Put each line in a group with the group having a class, for example claude-code.

Add the label to the group with its own transform to rotate the text 45 degrees.

Add a transform to the group to move the fat line and its label along the y axis using a translate.

Rinse and repeat for all entries on the graph.

Now do some labels for the other axis.

As for the title of the graph, move that out of the SVG file. Put the SVG file in a figure element and put the title in a figcaption element. Add CSS for the figcaptions.

With SVG in HTML there is no need to do xlink and version things, just keep it simple, with just the viewBox and no width/height. Scale your figures in CSS with the SVG set to fill the space of the figure, so we are going full width.

You can also use some title elements for mouseovers, so, hover over a bar and you get the actual data number.

Why do it this way?

Say you don't like the colours or you want to implement dark mode. You can do the usual prefers media query stuff and set your colours accordingly, for all the graphs, so they are all consistent.

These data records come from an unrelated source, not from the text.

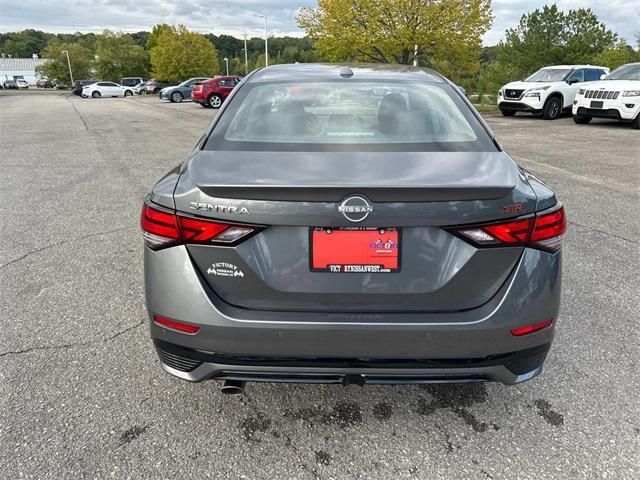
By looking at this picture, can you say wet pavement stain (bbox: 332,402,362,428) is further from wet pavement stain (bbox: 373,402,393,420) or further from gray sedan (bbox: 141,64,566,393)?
gray sedan (bbox: 141,64,566,393)

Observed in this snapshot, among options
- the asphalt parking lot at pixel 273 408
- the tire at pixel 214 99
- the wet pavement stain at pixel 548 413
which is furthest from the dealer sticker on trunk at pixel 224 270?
the tire at pixel 214 99

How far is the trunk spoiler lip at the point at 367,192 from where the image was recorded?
1754 mm

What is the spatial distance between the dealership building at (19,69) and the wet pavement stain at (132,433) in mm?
138293

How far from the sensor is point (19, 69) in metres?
122

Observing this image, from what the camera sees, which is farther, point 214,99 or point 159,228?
point 214,99

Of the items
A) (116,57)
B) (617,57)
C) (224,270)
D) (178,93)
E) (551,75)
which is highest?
(617,57)

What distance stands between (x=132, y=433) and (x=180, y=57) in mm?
59399

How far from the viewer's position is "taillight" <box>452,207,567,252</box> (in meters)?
1.80

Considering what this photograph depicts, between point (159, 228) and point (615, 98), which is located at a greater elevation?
point (159, 228)

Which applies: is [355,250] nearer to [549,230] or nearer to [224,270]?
[224,270]

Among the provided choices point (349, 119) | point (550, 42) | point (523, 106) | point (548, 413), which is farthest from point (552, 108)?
point (550, 42)

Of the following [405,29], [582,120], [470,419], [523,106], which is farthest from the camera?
[405,29]

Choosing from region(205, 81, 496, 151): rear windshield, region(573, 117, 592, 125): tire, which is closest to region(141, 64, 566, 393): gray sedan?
region(205, 81, 496, 151): rear windshield

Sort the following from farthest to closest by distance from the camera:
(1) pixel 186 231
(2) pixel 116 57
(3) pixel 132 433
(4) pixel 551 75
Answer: (2) pixel 116 57 < (4) pixel 551 75 < (3) pixel 132 433 < (1) pixel 186 231
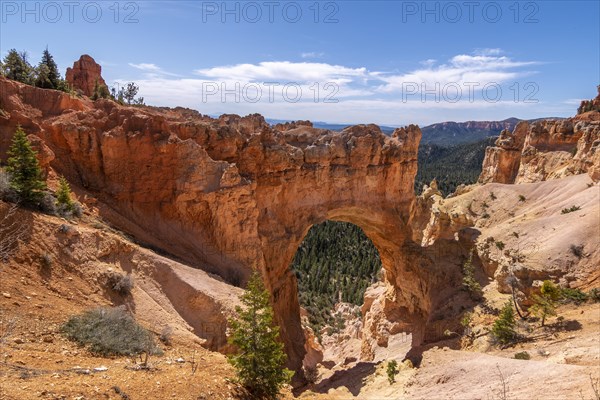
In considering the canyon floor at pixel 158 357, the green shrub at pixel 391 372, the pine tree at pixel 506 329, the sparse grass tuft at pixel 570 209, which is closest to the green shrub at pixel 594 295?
the canyon floor at pixel 158 357

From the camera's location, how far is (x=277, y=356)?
12906 millimetres

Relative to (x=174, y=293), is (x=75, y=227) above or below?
above

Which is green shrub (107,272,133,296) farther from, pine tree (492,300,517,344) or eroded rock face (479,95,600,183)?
eroded rock face (479,95,600,183)

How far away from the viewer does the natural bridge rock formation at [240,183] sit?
23.4 metres

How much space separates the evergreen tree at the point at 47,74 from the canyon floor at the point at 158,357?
55.2 feet

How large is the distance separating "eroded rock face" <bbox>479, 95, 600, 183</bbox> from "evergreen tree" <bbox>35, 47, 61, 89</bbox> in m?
52.0

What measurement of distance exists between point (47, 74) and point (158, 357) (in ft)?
96.1

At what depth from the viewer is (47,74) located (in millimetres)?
32219

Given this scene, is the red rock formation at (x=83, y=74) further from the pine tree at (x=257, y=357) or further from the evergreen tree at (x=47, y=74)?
the pine tree at (x=257, y=357)

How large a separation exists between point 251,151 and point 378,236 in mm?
16812

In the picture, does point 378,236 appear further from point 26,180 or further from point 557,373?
point 26,180

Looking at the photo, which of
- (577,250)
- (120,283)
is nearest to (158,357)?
(120,283)

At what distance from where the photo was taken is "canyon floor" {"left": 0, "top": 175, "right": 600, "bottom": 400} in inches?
390

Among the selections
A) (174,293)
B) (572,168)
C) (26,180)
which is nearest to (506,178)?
(572,168)
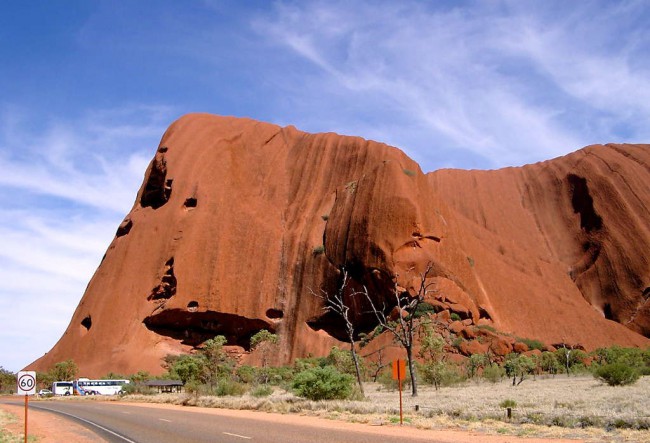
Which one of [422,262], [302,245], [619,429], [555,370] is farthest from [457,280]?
[619,429]

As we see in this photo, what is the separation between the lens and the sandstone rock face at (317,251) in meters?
66.6

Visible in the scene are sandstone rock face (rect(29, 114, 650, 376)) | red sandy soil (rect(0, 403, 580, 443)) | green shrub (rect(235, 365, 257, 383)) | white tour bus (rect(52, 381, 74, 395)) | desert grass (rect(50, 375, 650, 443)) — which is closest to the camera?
red sandy soil (rect(0, 403, 580, 443))

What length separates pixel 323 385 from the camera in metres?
28.1

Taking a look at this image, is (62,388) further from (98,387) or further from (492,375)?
(492,375)

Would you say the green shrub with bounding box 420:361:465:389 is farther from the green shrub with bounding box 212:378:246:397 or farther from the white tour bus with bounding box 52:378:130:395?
the white tour bus with bounding box 52:378:130:395

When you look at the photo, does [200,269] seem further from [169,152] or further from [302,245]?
[169,152]

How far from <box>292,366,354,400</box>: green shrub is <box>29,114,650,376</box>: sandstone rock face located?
3320cm

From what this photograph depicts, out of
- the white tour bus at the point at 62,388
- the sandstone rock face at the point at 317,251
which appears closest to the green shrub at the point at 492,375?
the sandstone rock face at the point at 317,251

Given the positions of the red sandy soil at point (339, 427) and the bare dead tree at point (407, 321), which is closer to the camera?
the red sandy soil at point (339, 427)

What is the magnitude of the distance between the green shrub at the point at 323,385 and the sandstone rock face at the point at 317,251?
109 feet

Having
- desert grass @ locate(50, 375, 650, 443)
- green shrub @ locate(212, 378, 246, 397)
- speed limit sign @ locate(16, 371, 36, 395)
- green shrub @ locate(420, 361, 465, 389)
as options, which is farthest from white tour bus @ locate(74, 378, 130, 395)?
speed limit sign @ locate(16, 371, 36, 395)

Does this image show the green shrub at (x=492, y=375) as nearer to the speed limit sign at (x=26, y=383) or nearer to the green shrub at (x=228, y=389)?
the green shrub at (x=228, y=389)

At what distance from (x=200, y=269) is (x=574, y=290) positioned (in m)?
48.2

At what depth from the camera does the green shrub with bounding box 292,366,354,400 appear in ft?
92.9
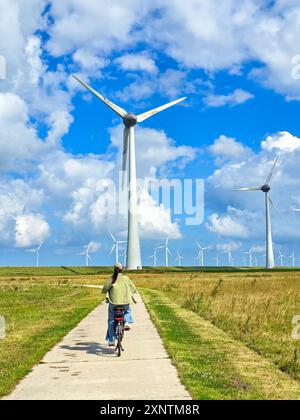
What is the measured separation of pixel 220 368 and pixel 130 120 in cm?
6483

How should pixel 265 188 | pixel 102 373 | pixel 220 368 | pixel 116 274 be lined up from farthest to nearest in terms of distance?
pixel 265 188
pixel 116 274
pixel 220 368
pixel 102 373

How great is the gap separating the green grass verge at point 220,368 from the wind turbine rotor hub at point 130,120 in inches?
2294

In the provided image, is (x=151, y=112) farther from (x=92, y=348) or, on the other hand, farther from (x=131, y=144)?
(x=92, y=348)

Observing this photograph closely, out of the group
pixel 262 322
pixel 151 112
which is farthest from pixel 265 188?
pixel 262 322

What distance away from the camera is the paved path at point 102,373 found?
28.6 feet

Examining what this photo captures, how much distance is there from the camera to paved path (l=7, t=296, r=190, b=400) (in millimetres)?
8719

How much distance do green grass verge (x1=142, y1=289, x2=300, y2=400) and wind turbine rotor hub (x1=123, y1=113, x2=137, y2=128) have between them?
5827 centimetres

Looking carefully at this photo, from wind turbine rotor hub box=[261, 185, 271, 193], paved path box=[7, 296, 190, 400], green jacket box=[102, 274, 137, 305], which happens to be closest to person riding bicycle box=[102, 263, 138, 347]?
green jacket box=[102, 274, 137, 305]

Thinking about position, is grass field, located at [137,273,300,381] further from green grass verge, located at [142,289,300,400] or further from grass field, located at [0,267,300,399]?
green grass verge, located at [142,289,300,400]

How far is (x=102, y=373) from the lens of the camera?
1062 cm

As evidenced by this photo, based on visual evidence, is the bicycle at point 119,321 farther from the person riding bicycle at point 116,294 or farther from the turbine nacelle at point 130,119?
the turbine nacelle at point 130,119
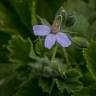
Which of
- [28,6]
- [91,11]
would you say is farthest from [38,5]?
[91,11]

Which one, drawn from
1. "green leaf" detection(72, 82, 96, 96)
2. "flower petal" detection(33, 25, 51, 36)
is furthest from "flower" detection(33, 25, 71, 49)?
"green leaf" detection(72, 82, 96, 96)

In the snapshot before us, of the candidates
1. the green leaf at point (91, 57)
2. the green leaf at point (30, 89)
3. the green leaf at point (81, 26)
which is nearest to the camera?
the green leaf at point (91, 57)

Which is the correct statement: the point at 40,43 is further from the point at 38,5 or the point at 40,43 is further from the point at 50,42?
the point at 38,5

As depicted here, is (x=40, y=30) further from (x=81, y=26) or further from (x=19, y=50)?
(x=81, y=26)

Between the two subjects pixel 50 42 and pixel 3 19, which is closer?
pixel 50 42

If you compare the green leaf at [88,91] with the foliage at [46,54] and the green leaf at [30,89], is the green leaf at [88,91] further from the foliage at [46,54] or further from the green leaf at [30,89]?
the green leaf at [30,89]

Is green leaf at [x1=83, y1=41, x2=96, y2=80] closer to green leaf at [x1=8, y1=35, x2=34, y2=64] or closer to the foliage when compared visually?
the foliage

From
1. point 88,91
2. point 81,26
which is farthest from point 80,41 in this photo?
point 88,91

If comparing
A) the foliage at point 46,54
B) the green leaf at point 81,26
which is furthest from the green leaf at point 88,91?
the green leaf at point 81,26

Same goes with the fonts, you want all that in the stylesheet rather than baked into every SVG, so you can update them all with one master change.

As for the last graph with lots of squares, those squares are 'rect' not path, for maximum readability. The rectangles can be put in a defs container as symbols, so you have veryLightBlueSquare, lightBlueSquare, BlueSquare and so on. Then, with your text you can put each value in a group that contains a text node and a use tag to pull through the relevant colour square.

AndrewSwift 2 days ago | parent | prev [-]

Yes! We do that with svija.com/en — an all SVG website with an HYML wrapper so it displays at the correct size.